_Document text_
Macdonald Campus celebrates centenary

Macdonald Campus is the green heart of McGill, a great expanse of woodland, wetland and pasture that forever links this bastion of intellectual pursuit and achievement with the most fundamental of elements—the earth. There are no ivory towers here; time spent in classrooms is time spent looking longingly at the ravishing living laboratory beyond. Macdonald Campus is an oasis, but it is a working oasis.

The campus was born in 1906, when Sir William Christopher Macdonald gave 300 acres of farmland and a $2-million endowment to McGill University with the idea of creating a revolutionary school that would "improve the lives of rural people in Quebec." Modeling the school after McGill, he established a farm laboratory where scientific farming could be tested and taught, the School of Household Science and the School for Teachers, because Sir William had the vision of schools becoming not only training centres, but the centres of the social life of the community as well. When the doors first opened in 1907, 115 students were enrolled in the School for Teachers, 62 in the School for Household Science and 38 in the School of Agriculture.

_Exercises_
1. List the schools whose 1907 enrollment numbers appear in the piece on the Macdonald Campus centenary.
2. According to the Macdonald Campus piece, how much farmland did Sir William Christopher Macdonald give to McGill University in 1906?
3. Continue the Macdonald Campus centenary article from its last sentence.

_Given data_
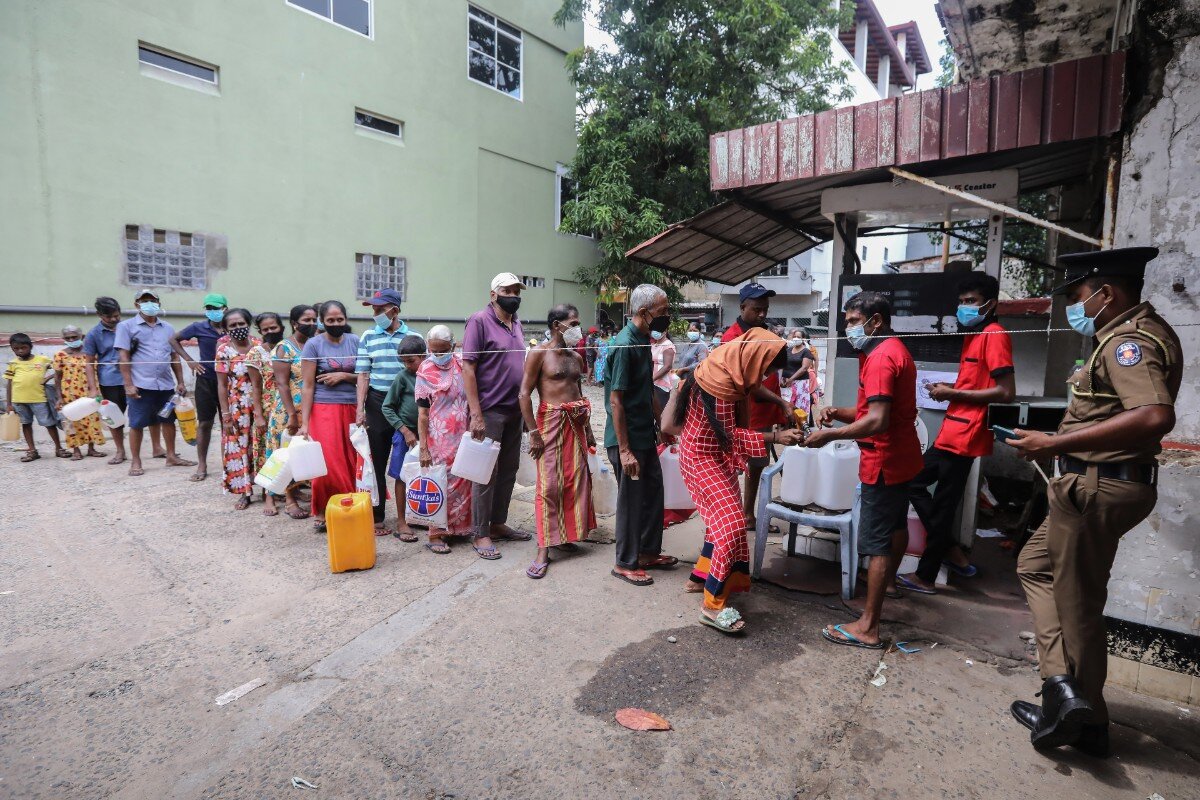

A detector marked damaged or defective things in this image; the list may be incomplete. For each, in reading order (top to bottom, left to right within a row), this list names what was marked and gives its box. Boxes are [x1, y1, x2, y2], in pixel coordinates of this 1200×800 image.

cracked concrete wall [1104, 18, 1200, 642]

_Task results_
1. School for Teachers, School for Household Science, School of Agriculture

2. 300 acres

3.
Today, the bustling campus is home to the Faculty of Agricultural and Environmental Sciences, where more than 1,400 students study everything from Bioresource Engineering and Agriculure to Environment, Food, Nutrition and Health. Multidisciplinary programs and research centres bring together world leaders from the academic, public and private sectors, enabling students and faculty to benefit from the confluence of ideas and expertise.

Fittingly, for a place so dialed into the physical world, the reach of Mac campus extends well beyond the picturesque confines of Ste-Anne-de-Bellevue.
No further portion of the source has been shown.